PROBLEMS AND TASKS:
1. Translate this sentence from the court opinion on Schroeder v. Trans World Airlines into Spanish: "Defendant John F. Rhodes is an employee of TWA holding the position of General Manager-Flying."
2. Extend the court opinion on Schroeder v. Trans World Airlines by writing the text that follows its last sentence.

PROVIDED PASSAGE:
== Segment start ==

Schroeder v. Trans World Airlines, Inc.

Decision Date24 March 1983
Docket NumberNos. 80-5486,s. 80-5486
Citation702 F.2d 189
Parties113 L.R.R.M. (BNA) 2051, 96 Lab.Cas. P 14,192 Stuart L. SCHROEDER, Plaintiff-Appellant, v. TRANS WORLD AIRLINES, INC., a corporation; John F. Rhodes; and Does I through X, inclusive, Defendants-Appellees. Clinton L. DAVIS, Plaintiff-Appellant, v. TRANS WORLD AIRLINES, INC., a corporation; John F. Rhodes; and Does I through X, inclusive, Defendants-Appellees. Melvin J. DRAKE, Plaintiff-Appellant, v. TRANS WORLD AIRLINES, INC., a corporation; John F. Rhodes; and Does I through X, inclusive, Defendants-Appellees. to 80-5488.
CourtU.S. Court of Appeals — Ninth Circuit

David Laufer, James H. Lehr, Shapiro, Laufer, Posell & Close, Los Angeles, Cal., for plaintiff-appellant.

James C. Roberts, Norman Wilky, Kadison, Pfaelzer, Woodard, Quinn & Rossi, Los Angeles, Cal., for defendants-appellees.

Appeals from the United States District Court for the Central District of California.

Before WALLACE and ANDERSON, Circuit Judges, and JAMESON, District Judge *.

J. BLAINE ANDERSON, Circuit Judge:

These separate appeals involve similar legal issues and accordingly were consolidated at oral argument and for disposition in a single opinion. They pertain to the application of federal question jurisdiction in the context of removed actions.

I. BACKGROUND

The appellants were employees of defendant Trans World Airlines, Inc., (TWA) within its Student Captain Training Program. Defendant John F. Rhodes is an employee of TWA holding the position of General Manager-Flying. As a part of his duties, Rhodes supervises and conducts the line check program of the Student Captain Program in the Los Angeles area. All three appellants were removed from the program because of "unsatisfactory performance" during the final phase and permanently demoted to Flight Engineer, in compliance with the collective bargaining agreement. Appellants' Opening Briefs, page 2a--the briefs of the parties in each case are practically identical.

== Segment end ==

RECORDS:
== Segment start ==

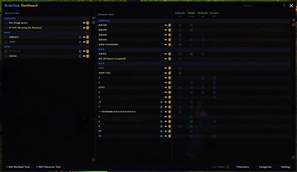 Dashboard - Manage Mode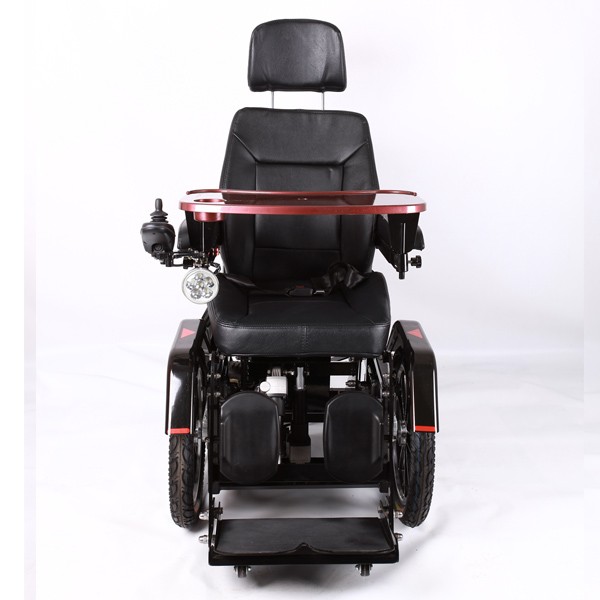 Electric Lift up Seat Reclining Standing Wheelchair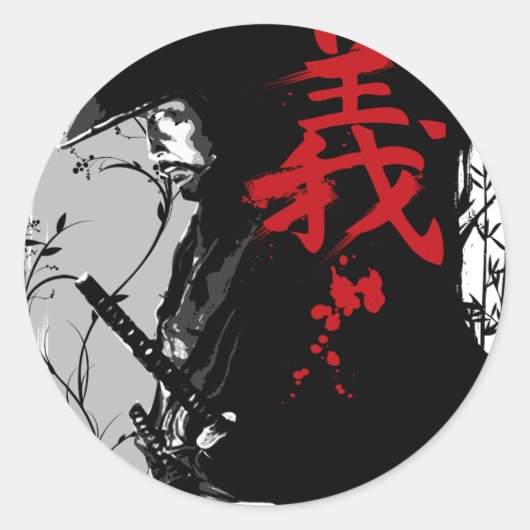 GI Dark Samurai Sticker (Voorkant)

== Segment end ==
== Segment start ==

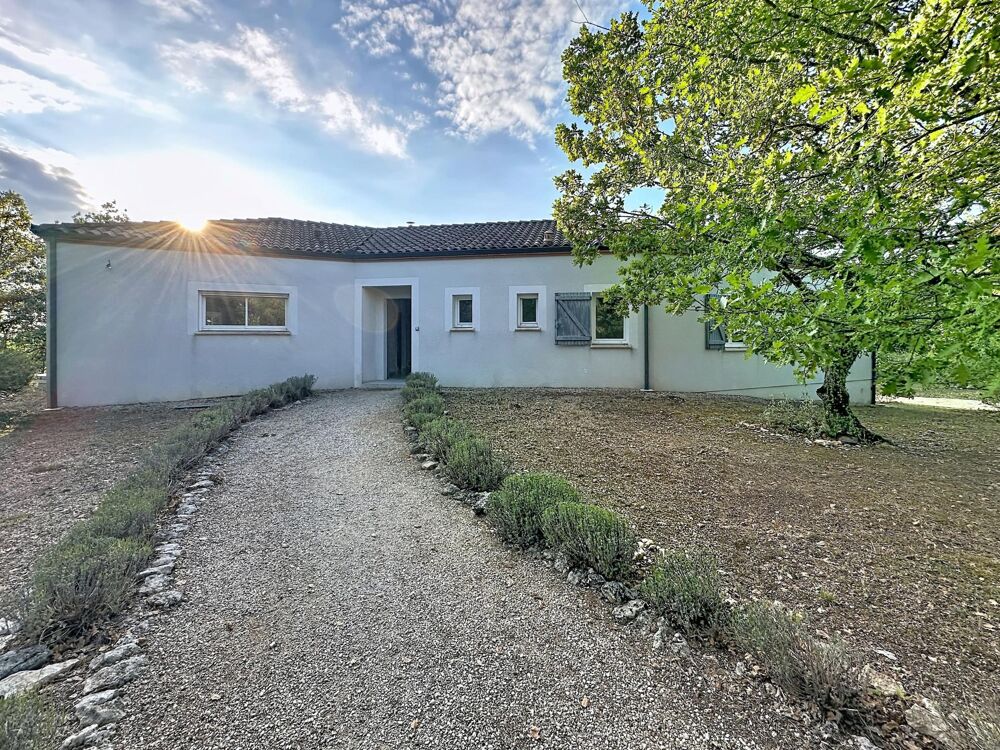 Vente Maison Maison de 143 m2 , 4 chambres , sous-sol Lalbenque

== Segment end ==

ANSWERS BELOW:
1. El demandado John F. Rhodes es un empleado de TWA que ocupa el cargo de Gerente General de Vuelo.

2.
The employees filed actions in state court alleging unlawful business practices which were "not provided for nor authorized" by the bargaining agreement. The complaints alleged violations of California Business and Professions Code Secs. 17200, et seq. Defendants filed a Petition for Removal for each action in the District Court for the Central District of California.

Once the actions were removed, defendants answered the complaints. In Schroeder, the court issued an order to show cause why the action should not be remanded. At the hearing, defendants orally moved to dismiss. However, in both Davis and Drake, defendants filed motions to dismiss for lack of jurisdiction following the employee's motion to remand. Without opinion, the district courts entered orders dismissing the actions. In Drake, the order also denied Drake's motion to remand. Notices of Appeal were timely filed in all three actions.

On appeal, defendants argue the district court erred in dismissing their respective actions and failing to remand to the state court. Appellants challenge the action because their complaints assert violation of state law, not federal. In addition, appellants argue it was improper for the court to consider any facts alleged in the Petition for Removal.

II. DISCUSSION
A. Removal

We look first to the removal of these actions. The plaintiff is generally considered master of his complaint and free to decide the forum in which to bring his action. This principle is not without limitation, however. Avco Corp. v. Aero Lodge No. 735, I.A.M. & A.W., 390 U.S. 557, 88 S.Ct. 1235, 20 L.Ed.2d 126 (1968); Lambert Run Coal Co. v. Baltimore & Ohio R. Co., 258 U.S. 377, 383, 42 S.Ct. 349, 351, 66 L.Ed. 671, 675 (1922); Sheeran v. General Electric Co., 593 F.2d 93, 96-7 (9th Cir.), cert. denied, 444 U.S. 868, 100 S.Ct. 143, 62 L.Ed.2d 93 (1979). Our judiciary has been established with separate and independent state and federal court systems. Congress saw the importance of a federal court system and created a mechanism for a defendant to gain access to a federal tribunal though the plaintiff brings his action in state court. Title 28 United States Code Sec. 1441, the general removal statute, states:

"(a) Except as otherwise expressly provided by Act of Congress, any civil action brought in a State court of which the district courts of the United States have original jurisdiction, may be removed by the defendant or the defendants, to the district court of the United States for the district and division embracing the place where such action is pending.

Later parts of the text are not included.